__YOUR ASSIGNMENT__
All of the data below should be copied exactly as it stands.

__RAW DATA__
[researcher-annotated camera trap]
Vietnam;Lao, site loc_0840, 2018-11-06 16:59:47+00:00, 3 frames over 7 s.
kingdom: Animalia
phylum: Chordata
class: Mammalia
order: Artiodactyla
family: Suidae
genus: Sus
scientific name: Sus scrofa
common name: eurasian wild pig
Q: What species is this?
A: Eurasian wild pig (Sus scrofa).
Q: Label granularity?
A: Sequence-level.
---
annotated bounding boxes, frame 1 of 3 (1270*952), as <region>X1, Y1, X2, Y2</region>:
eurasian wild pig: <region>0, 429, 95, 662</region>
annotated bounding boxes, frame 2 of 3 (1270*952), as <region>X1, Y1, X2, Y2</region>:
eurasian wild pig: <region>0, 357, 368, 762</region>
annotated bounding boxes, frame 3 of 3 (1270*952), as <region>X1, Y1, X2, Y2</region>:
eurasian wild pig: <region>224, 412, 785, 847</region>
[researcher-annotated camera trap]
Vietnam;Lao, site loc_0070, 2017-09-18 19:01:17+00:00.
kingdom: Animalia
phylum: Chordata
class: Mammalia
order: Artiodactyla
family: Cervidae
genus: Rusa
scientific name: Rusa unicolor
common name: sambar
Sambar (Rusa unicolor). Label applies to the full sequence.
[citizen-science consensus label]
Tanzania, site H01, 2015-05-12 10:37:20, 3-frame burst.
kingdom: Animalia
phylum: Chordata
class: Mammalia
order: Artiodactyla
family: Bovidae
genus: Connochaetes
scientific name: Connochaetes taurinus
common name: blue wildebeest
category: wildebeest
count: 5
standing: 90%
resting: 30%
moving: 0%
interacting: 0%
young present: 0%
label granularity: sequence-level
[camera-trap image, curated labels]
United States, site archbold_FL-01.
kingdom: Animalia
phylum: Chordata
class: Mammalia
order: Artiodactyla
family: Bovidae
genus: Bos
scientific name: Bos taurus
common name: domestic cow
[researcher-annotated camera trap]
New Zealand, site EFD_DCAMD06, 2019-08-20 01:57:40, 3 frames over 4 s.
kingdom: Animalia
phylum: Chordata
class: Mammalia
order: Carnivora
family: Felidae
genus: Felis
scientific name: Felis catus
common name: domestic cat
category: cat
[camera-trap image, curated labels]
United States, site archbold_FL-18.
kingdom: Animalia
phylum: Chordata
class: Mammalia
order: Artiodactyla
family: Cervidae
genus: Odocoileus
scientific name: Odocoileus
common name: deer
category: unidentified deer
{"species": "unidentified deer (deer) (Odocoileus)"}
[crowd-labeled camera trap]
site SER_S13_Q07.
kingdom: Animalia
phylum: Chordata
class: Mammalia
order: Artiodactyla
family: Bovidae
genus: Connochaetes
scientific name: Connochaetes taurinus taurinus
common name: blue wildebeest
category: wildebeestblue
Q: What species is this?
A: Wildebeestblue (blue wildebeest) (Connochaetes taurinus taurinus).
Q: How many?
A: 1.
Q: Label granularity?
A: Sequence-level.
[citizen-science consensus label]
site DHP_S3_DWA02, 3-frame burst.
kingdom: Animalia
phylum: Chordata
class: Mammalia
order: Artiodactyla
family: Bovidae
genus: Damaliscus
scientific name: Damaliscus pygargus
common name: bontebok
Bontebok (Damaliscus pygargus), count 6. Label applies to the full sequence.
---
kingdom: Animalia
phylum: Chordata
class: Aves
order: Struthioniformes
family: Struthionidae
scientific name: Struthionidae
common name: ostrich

__WRITTEN RESPONSE__
[researcher-annotated camera trap]
Vietnam;Lao, site loc_0840, 2018-11-06 16:59:47+00:00, 3 frames over 7 s.
kingdom: Animalia
phylum: Chordata
class: Mammalia
order: Artiodactyla
family: Suidae
genus: Sus
scientific name: Sus scrofa
common name: eurasian wild pig
Q: What species is this?
A: Eurasian wild pig (Sus scrofa).
Q: Label granularity?
A: Sequence-level.
---
annotated bounding boxes, frame 1 of 3 (1270*952), as <region>X1, Y1, X2, Y2</region>:
eurasian wild pig: <region>0, 429, 95, 662</region>
annotated bounding boxes, frame 2 of 3 (1270*952), as <region>X1, Y1, X2, Y2</region>:
eurasian wild pig: <region>0, 357, 368, 762</region>
annotated bounding boxes, frame 3 of 3 (1270*952), as <region>X1, Y1, X2, Y2</region>:
eurasian wild pig: <region>224, 412, 785, 847</region>
[researcher-annotated camera trap]
Vietnam;Lao, site loc_0070, 2017-09-18 19:01:17+00:00.
kingdom: Animalia
phylum: Chordata
class: Mammalia
order: Artiodactyla
family: Cervidae
genus: Rusa
scientific name: Rusa unicolor
common name: sambar
Sambar (Rusa unicolor). Label applies to the full sequence.
[citizen-science consensus label]
Tanzania, site H01, 2015-05-12 10:37:20, 3-frame burst.
kingdom: Animalia
phylum: Chordata
class: Mammalia
order: Artiodactyla
family: Bovidae
genus: Connochaetes
scientific name: Connochaetes taurinus
common name: blue wildebeest
category: wildebeest
count: 5
standing: 90%
resting: 30%
moving: 0%
interacting: 0%
young present: 0%
label granularity: sequence-level
[camera-trap image, curated labels]
United States, site archbold_FL-01.
kingdom: Animalia
phylum: Chordata
class: Mammalia
order: Artiodactyla
family: Bovidae
genus: Bos
scientific name: Bos taurus
common name: domestic cow
[researcher-annotated camera trap]
New Zealand, site EFD_DCAMD06, 2019-08-20 01:57:40, 3 frames over 4 s.
kingdom: Animalia
phylum: Chordata
class: Mammalia
order: Carnivora
family: Felidae
genus: Felis
scientific name: Felis catus
common name: domestic cat
category: cat
[camera-trap image, curated labels]
United States, site archbold_FL-18.
kingdom: Animalia
phylum: Chordata
class: Mammalia
order: Artiodactyla
family: Cervidae
genus: Odocoileus
scientific name: Odocoileus
common name: deer
category: unidentified deer
{"species": "unidentified deer (deer) (Odocoileus)"}
[crowd-labeled camera trap]
site SER_S13_Q07.
kingdom: Animalia
phylum: Chordata
class: Mammalia
order: Artiodactyla
family: Bovidae
genus: Connochaetes
scientific name: Connochaetes taurinus taurinus
common name: blue wildebeest
category: wildebeestblue
Q: What species is this?
A: Wildebeestblue (blue wildebeest) (Connochaetes taurinus taurinus).
Q: How many?
A: 1.
Q: Label granularity?
A: Sequence-level.
[citizen-science consensus label]
site DHP_S3_DWA02, 3-frame burst.
kingdom: Animalia
phylum: Chordata
class: Mammalia
order: Artiodactyla
family: Bovidae
genus: Damaliscus
scientific name: Damaliscus pygargus
common name: bontebok
Bontebok (Damaliscus pygargus), count 6. Label applies to the full sequence.
---
kingdom: Animalia
phylum: Chordata
class: Aves
order: Struthioniformes
family: Struthionidae
scientific name: Struthionidae
common name: ostrich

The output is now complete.